» Set of tasks
[a] In the forum thread about specializing in dentistry, where did the last poster do some observing before starting dental school?
[b] For each statement below, say whether it agrees with the forum thread about specializing in dentistry, and quote the words from the thread that decide it: (i) One poster considers general dentistry superior because of its variety. (ii) The last poster told interviewers they definitely wanted to specialize. (iii) One poster recommends specializing if money is the goal.
[c] Continue the forum thread about specializing in dentistry from its last post.

# START OF Given passage

Specialize. THere is no turning back, go do it! MAke me proud! Bailamos!
 
If its $ you are after NO. If you have a specific experience or calling to a specialize then do it. If you fall in love during dental school with a particular thing follow it. Otherwise i think general is superior for its inherent variety.
 
hmm busupshot gives good advice.
 
HoT-ExCeLsIoR said:
I'm just wondering if I should specialize or just go into regular dentistry..

interviewers will probably ask you this and i think the answer that they're always looking for is that you should wait and see if you really like the field by taking classes during dental school as opposed to just going into dental school thinking that you're gonna be an orthodontist or something. of course there may be circumstances where you might have a family member that is a specialist and you know the insides and outs of the specialty in which you can answer that you DO want to specialize...but definitely the former answer is most common...IMO...
 
HoT-ExCeLsIoR said:
hmm busupshot gives good advice.

I am the primare advice-giver since 2003. Don't get it twisted.

Wherever... whenever there are fellow pre-dents in need... I am there.
 
busupshot83 said:
I am the primare advice-giver since 2003. Don't get it twisted.

Wherever... whenever there are fellow pre-dents in need... I am there.




.........



do you make housecalls?
 
I was pretty sure I wanted to specialize before starting dental school, so I did some observing at the local ortho and endo office...in my interviews I always gave the above "wait and see" answer, though I was pretty sure I wanted to. Best advice is to just do the best you can so you have the option, though admittedly dental school is more stressful once you've made the decision to do it.

# END OF Given passage
# START OF Stored records

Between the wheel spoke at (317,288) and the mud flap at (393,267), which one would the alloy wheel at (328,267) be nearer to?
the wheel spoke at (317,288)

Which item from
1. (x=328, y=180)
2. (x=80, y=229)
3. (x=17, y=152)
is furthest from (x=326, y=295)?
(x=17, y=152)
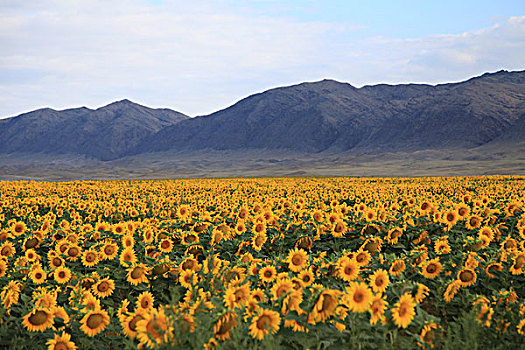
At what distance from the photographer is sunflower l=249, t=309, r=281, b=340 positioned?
3.57 m

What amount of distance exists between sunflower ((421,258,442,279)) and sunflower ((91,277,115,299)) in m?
3.77

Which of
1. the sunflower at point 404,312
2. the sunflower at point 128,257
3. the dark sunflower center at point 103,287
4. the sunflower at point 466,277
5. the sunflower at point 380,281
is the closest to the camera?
the sunflower at point 404,312

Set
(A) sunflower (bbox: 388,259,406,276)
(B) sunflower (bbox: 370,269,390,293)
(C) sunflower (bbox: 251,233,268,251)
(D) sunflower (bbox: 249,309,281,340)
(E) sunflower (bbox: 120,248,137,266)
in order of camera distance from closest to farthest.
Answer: (D) sunflower (bbox: 249,309,281,340), (B) sunflower (bbox: 370,269,390,293), (A) sunflower (bbox: 388,259,406,276), (E) sunflower (bbox: 120,248,137,266), (C) sunflower (bbox: 251,233,268,251)

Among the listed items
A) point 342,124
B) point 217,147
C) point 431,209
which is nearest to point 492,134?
point 342,124

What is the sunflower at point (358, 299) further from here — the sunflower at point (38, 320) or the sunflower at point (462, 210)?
the sunflower at point (462, 210)

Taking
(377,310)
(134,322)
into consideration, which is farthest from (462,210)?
(134,322)

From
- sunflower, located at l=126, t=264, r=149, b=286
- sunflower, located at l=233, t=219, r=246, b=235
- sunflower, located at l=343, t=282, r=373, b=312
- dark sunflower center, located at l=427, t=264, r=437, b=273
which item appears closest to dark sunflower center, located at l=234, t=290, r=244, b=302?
sunflower, located at l=343, t=282, r=373, b=312

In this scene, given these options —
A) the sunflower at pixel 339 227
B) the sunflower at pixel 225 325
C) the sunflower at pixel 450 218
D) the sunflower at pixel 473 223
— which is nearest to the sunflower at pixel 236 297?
the sunflower at pixel 225 325

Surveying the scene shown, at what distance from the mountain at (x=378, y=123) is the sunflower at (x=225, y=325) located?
14130cm

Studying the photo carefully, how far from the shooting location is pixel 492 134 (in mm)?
137750

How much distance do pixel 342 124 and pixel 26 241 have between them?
17171cm

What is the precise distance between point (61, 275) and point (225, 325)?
3122mm

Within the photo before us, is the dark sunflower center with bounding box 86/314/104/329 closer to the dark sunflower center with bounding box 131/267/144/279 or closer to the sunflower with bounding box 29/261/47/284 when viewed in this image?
the dark sunflower center with bounding box 131/267/144/279

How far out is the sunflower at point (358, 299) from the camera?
3.79m
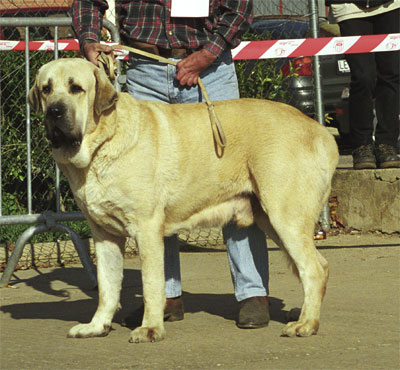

# END OF Stored records

» Written answers
[a] At the local ortho and endo office.

[b]
(i) Yes: "Otherwise i think general is superior for its inherent variety."
(ii) No: "in my interviews I always gave the above "wait and see" answer"
(iii) No: "If its $ you are after NO."

[c]
 
What do you plan on specializing in HOt?
 
The above answers all seem to suggest you shouldn't indicate an interest in specialization during an interview. I'd like to amend that slightly; I see nothing wrong with demonstrating a knowledgeable, reasonably founded interest in a particular specialty during an interview, but you'd better be ready to deliver an articulate justification when they ask you about it.
 
aphistis said:
[....]I see nothing wrong with demonstrating a knowledgeable, reasonably founded interest in a particular specialty during an interview, but you'd better be ready to deliver an articulate justification when they ask you about it.
Yes, and backed up with shadowing experience. Otherwise, if I were on an adcom, I'd tend to take the person a lot less seriously even if s/he were articulate and otherwise well-informed. Some things can't be learned by anything but being there!